• _WHAT TO WORK ON_
Count the lines in the records below that contain the string "nearest", treating uppercase and lowercase as different. Reply with the number alone.
<<<<
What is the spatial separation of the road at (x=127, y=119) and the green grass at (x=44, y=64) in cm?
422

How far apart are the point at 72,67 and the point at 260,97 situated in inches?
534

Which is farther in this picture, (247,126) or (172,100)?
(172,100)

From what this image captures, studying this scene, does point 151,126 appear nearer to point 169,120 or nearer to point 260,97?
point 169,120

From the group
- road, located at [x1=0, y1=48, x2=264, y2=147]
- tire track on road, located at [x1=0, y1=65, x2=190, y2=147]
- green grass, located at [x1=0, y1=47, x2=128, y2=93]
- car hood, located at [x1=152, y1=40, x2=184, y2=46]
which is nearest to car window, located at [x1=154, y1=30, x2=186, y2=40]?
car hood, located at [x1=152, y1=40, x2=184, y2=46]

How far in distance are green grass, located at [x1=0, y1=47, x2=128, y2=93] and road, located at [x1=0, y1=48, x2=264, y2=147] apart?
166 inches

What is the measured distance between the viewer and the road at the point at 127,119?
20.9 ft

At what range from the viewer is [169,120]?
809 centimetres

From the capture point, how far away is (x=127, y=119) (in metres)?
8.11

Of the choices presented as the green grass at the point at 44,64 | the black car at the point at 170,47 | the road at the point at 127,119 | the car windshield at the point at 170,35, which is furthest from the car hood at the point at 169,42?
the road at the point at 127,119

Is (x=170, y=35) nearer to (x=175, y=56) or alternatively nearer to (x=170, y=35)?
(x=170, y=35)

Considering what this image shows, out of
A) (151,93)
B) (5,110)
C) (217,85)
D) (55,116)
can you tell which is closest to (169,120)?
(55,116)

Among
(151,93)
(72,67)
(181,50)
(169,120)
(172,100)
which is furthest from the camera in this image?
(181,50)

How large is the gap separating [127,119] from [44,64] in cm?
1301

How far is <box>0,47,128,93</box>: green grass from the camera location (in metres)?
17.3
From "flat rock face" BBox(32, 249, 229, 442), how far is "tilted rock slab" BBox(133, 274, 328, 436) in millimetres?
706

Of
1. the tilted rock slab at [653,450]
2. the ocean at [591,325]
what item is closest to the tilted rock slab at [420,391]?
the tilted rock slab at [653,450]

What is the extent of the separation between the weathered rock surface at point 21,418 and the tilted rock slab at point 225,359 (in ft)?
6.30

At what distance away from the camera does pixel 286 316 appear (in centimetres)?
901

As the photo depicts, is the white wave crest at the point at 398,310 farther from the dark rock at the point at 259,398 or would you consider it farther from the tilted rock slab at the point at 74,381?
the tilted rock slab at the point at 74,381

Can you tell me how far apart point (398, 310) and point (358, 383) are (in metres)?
>>>>
<<<<
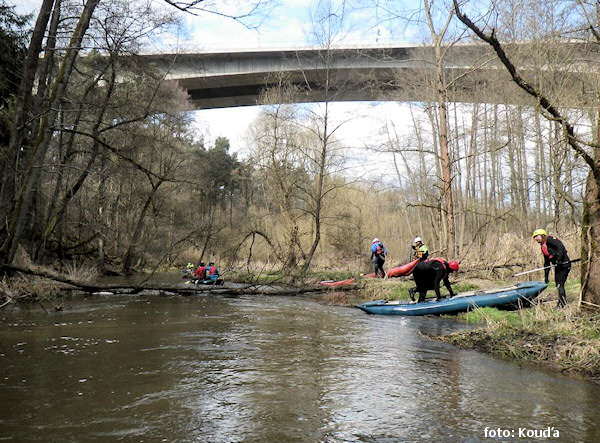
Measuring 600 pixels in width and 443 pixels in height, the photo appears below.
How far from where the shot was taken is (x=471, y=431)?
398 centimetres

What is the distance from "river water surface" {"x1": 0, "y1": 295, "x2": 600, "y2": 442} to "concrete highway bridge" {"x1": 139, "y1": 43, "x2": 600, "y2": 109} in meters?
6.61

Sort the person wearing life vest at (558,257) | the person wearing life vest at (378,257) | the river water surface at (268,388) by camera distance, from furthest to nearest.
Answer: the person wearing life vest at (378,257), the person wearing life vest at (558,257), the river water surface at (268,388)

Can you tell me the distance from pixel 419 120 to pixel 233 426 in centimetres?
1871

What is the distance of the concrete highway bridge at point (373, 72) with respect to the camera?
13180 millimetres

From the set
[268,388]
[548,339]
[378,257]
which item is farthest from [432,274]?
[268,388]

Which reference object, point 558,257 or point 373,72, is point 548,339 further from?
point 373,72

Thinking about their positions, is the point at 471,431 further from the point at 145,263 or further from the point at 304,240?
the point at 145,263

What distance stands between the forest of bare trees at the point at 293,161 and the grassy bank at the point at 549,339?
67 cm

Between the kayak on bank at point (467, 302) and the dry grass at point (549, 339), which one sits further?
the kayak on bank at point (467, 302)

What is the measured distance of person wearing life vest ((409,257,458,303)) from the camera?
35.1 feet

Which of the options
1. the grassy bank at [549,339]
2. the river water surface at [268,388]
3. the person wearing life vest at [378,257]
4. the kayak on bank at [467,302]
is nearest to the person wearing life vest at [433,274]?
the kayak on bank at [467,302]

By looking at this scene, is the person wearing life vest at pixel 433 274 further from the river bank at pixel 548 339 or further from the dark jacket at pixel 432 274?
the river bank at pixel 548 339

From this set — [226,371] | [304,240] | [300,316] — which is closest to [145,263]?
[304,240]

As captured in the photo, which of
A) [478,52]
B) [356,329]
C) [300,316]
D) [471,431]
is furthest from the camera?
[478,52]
>>>>
• _THE ANSWER_
3